Third, volumetric measurement with the automatic ROI method used in our study has several advantages, for instance, less chance of interobserver/intraobserver variability and more applicability in clinical practice.
Dr. Troost et al. mentioned that a threshold of SUV 2.5 is ineffective for the segmentation of metastatic lymph nodes. We admit that he exactly pointed out the problem we have wrestled with. However, we also assumed that incorporating all the metastatic lesions in the body is reasonable in assessing the role of the MTVs as predictor for treatment outcome, especially in patients, most of whom (90.3%) had undergone systemic as well as local therapy (concurrent chemoradiation). We used not only 18FDG-PET findings but also information from physical examination, CT, or MRI to determine the target lesions to reduce the possible, false-positive measurement of the MTVs of lymph nodes.
Dr. Troost et al. commented that patients with necrotic areas within the tumor or lymph nodes must be excluded because of their confounding influence on the correlation of MTVs with short-term outcome.
Among the patients enrolled in our study, five patients (four oropharynx and one hypopharynx) showed FDG uptake-void areas within lymph nodes, as well as in CT or MRI. However, it is not feasible to distinguish the cystic degeneration of metastatic lymph nodes, which is not an infrequent finding in oropharyngeal cancer, from true necrotic change from tumor hypoxia in imaging study (4). Moreover, it is less likely that a small fraction of these patients might have affected the interpretation of our analyses.
Dr.
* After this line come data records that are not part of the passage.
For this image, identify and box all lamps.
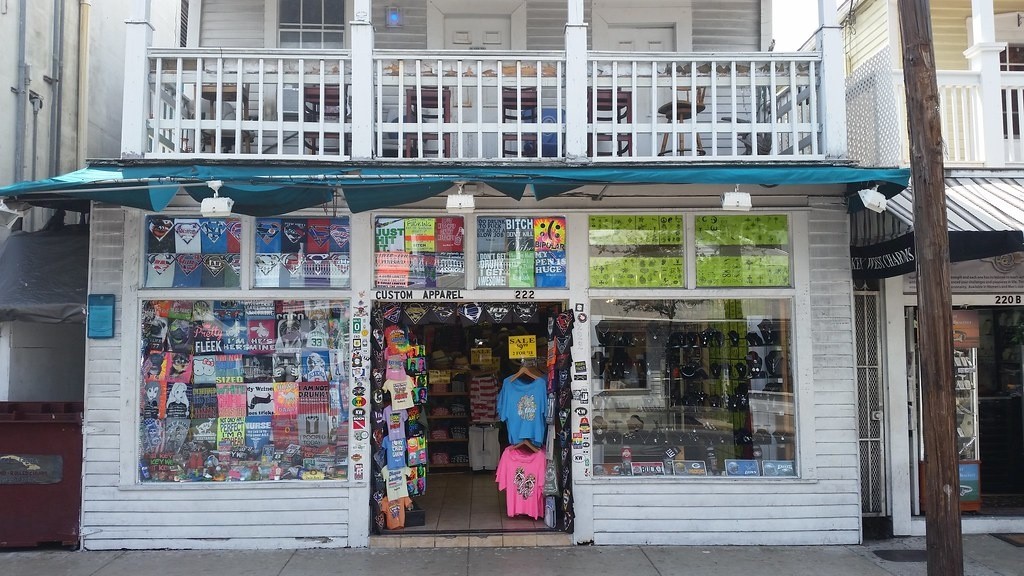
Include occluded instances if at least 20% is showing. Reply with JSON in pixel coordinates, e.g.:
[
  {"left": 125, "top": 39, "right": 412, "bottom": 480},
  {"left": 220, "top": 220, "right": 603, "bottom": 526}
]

Troost et al. stated that analyses of correlation between gross tumor volume on CT and the MTVs and short-term treatment outcomes must have been included in the study.
We agree with his comment that it is also another limitation of our study and a good source of future research. Although the direct values measured on CT were not obtained in our study, we used clinical T stage, which is based on physical examination and image findings, to present the correlation analyses between TNM stage and the MTVs. According to our data, a positive correlation was identified between these two values.
Recently, the MTVs are attracting a great deal of attention because of increased diagnostic accuracy of 18FDG-PET/CT and the availability of more advanced measurement methods. We agree with Dr. Troost et al. that iterative validation and cautious application of methods are required in measuring the MTVs for head and neck tumors and regional lymph nodes. Also, we want to point out that feasibility is the key element to introduce the MTVs into clinical practice, not affected by institutional-based specific protocol.